After all, this was the first DirectX 11-ready multi-chip card that NVIDIA ever delivered and, since it came out after AMD had unleashed the Radeon HD 6990, prospective buyers had high hopes.

Unfortunately, the board could be said to have fallen short of expectations, especially seeing as how reviews found it slower than AMD's board.

Apparently, this put the Santa Clara, California-based company in the difficult position of having to sell the product for quite a bit less than it originally wanted.

As consumers know, the original price point of the GTX 590 was €650 / $699, which was actually quite a bit lower than NVIDIA actually wanted.

After all, since there were only going to be so many of those adapters on sale, it only made sense that the outfit would want to cash in as well as possible.
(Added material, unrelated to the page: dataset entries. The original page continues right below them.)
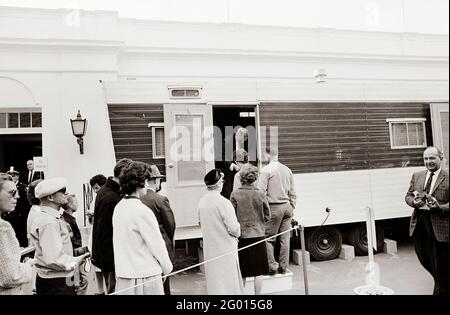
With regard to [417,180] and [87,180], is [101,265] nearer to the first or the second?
[87,180]

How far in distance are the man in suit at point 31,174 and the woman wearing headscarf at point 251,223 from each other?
162 cm

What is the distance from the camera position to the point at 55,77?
2842 mm

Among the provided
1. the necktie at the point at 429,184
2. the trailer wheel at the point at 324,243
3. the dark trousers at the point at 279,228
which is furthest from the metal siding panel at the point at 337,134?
the trailer wheel at the point at 324,243

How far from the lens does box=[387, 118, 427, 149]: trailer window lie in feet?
11.3

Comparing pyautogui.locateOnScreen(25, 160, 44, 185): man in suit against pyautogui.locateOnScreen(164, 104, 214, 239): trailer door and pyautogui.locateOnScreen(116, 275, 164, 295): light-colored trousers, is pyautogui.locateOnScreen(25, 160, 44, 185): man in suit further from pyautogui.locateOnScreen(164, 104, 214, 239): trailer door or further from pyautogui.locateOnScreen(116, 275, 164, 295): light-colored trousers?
pyautogui.locateOnScreen(116, 275, 164, 295): light-colored trousers

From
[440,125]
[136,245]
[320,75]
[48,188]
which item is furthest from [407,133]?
[48,188]

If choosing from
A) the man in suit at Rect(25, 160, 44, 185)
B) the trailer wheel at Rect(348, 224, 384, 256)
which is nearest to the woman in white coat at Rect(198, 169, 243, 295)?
the man in suit at Rect(25, 160, 44, 185)

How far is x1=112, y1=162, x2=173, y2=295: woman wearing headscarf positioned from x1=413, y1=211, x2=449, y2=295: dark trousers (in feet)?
6.56

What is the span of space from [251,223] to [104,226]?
1.17m

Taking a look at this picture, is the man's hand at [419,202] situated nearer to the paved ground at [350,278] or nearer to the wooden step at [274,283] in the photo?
the paved ground at [350,278]

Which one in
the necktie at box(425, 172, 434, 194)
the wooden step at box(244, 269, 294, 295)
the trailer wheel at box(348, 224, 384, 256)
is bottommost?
the wooden step at box(244, 269, 294, 295)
Still, it held off on settling on a price point until a few days before launch, because it wanted to avoid any price adjustment on AMD's part.

Unfortunately, the competition is proving to be harder to deal with than expected, and it really looks like the price actually went down instead of up.

This particular online store, for instance, has it selling for only $603, while others hand it out for $604, $605, $609, etc.

Even more unfortunately, this is still well above what AMD's competing card sells for, namely about 100 Euro less than GTX 590's original price.

Specifically, some European stores list the model for about 100 Euro less, meaning roughly 550 Euro. As such, NVIDIA really does look like it will make a lot less cash off the board than it would have wanted.